Malgat, having surrendered to justice with the prescribed limits of time to purge himself, was tried, and the whole process begun anew. But the trial was naturally a mere form. His own lawyer had very little to say. The state attorney himself made his defense. After having fully explained the circumstances which had led the poor cashier to permit a crime, rather than to commit it himself, the attorney said to the jury,–
“Now, gentlemen, that you have learned what was the wrong of which he is guilty, you ought also to know how he has expiated his crime.
“When he left the miserable woman who had ruined him, maddened by grief, and determined to end his life, Malgat went home. There he found his sister.
“She was one of those women who have religiously preserved the domestic virtues of our forefathers, and who know of no compromise in questions of honor.
“She had soon forced her brother to confess his fatal secret, and, overcoming the horror she naturally felt, she found words, inspired by her excellent heart, which moved him, and led him to reconsider his resolve. She told him that suicide was but an additional crime, and that he was in honor bound to live, so that he might make amends, and restore the money he had stolen.”
“Hope began to rise once more in his heart, and filled him with unexpected energy. And yet what obstacles he had to encounter! How could he ever hope to return four hundred thousand francs. How should he go about to earn so much money? and where? How could he do anything, now that he was compelled to live in concealment?

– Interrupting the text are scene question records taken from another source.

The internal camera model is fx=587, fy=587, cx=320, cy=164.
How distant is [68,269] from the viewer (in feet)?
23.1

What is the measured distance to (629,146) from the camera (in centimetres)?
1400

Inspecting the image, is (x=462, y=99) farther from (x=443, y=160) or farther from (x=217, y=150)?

“Do you know, gentlemen, what this sister did in her almost sublime devotion? She had a moderate income from state bonds; she sold them all, and carried the proceeds to the president of the Mutual Discount Society, begging him to be patient as to the remainder, and promising that he should be repaid, capital and interest alike. She asked for nothing but secrecy; and he pledged himself to secrecy.
“And from that day, gentlemen of the jury, the brother and the sister have lived like the poorest laborers, working incessantly, and denying themselves everything but what was indispensable for life itself.
“And this day, gentlemen, Malgat owes nothing to the society; he has paid everything. He fell once; but he has risen again. And this place in court, where he now sits as a prisoner, will become to him a place of honor, in which he will recover his position in society, and his honor.”
Malgat was acquitted.
The marriage of Henrietta, Countess Ville-Handry, and Lieut. Daniel Champcey, was celebrated at the Church of St. Clothilda. Daniel’s groomsmen were Malgat and the old chief surgeon of the frigate “Conquest.” Several persons noticed that the bride wore, contrary to usage, a dress of embroidered muslin. It was the robe which Henrietta had so often covered with her tears, at the time when, having no bread for the morrow, she had tried to live by the work of her hands. Malgat had hunted it up, and bought it: the precious dress was his wedding- gift.